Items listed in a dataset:
<<<<
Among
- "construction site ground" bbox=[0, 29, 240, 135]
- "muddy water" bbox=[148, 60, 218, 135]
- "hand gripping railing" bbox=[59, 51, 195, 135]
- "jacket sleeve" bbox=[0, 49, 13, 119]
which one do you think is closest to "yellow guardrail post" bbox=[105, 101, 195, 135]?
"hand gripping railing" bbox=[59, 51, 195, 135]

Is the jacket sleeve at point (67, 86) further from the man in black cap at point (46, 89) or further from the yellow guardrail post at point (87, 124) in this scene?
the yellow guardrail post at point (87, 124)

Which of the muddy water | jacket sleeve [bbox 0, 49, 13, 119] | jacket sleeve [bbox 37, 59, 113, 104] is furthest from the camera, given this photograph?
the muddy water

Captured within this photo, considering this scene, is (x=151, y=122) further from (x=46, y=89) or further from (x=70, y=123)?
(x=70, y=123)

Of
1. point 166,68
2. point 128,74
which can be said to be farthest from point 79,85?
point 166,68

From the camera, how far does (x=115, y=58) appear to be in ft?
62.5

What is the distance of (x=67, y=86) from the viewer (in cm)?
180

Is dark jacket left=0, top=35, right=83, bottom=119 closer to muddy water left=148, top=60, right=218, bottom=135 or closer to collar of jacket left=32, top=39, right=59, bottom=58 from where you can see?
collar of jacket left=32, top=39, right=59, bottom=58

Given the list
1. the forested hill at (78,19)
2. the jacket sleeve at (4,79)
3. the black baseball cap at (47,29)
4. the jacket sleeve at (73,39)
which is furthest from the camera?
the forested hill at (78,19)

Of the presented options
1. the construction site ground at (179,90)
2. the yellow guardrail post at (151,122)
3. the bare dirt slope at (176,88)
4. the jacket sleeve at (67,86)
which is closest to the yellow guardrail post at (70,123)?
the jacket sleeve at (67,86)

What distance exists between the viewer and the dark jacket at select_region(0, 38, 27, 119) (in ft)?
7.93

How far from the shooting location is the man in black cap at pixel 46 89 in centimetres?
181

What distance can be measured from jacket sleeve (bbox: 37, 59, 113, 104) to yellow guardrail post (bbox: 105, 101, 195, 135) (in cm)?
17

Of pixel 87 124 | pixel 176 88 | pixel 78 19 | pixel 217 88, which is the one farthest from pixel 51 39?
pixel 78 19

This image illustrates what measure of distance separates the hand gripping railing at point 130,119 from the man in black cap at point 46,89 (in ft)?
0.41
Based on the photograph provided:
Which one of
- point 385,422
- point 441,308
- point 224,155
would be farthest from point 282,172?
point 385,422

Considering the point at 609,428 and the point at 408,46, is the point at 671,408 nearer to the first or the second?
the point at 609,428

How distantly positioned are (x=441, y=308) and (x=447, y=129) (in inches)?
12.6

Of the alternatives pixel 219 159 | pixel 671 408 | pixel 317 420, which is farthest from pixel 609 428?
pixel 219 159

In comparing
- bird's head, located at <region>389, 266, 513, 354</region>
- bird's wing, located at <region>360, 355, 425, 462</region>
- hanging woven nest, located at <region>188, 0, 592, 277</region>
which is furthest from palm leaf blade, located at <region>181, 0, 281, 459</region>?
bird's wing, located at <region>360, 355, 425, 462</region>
>>>>
<<<<
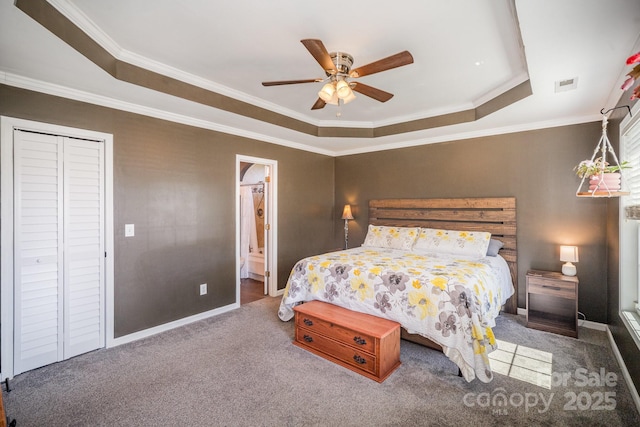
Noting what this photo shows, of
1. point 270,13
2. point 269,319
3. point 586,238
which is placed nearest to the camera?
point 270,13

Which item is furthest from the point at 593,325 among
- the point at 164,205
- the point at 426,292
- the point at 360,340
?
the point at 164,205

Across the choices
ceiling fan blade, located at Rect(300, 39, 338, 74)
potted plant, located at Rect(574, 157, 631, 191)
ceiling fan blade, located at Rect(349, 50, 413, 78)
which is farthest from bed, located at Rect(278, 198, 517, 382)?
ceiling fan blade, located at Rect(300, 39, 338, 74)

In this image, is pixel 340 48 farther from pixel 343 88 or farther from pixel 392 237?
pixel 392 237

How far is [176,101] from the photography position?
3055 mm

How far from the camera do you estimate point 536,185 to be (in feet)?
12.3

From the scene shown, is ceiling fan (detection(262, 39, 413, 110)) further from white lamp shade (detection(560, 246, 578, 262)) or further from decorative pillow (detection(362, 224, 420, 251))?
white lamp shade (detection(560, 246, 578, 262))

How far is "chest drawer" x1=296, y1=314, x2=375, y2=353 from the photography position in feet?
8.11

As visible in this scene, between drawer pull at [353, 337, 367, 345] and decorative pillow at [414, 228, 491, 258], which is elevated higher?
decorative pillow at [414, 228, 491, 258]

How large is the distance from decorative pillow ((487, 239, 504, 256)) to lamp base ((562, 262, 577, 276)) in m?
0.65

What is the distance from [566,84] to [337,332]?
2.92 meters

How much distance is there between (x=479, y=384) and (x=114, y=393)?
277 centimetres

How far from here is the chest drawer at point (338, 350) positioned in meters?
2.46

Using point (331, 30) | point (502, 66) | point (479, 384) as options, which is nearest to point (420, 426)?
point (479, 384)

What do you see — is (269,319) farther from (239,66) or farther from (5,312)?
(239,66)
>>>>
■ EXERCISE DETAILS
Pick out each line of the entries above that contains the word "furthest". Matching is case-sensitive.

■ PROBLEM SOLUTION
Which of the muddy water | jacket sleeve [bbox 0, 49, 13, 119] | jacket sleeve [bbox 37, 59, 113, 104] is furthest from the camera, given this photograph?
which is furthest from the camera?
which is furthest from palm leaf blade, located at <region>181, 0, 281, 459</region>?
Which item is furthest from the point at 593,325 among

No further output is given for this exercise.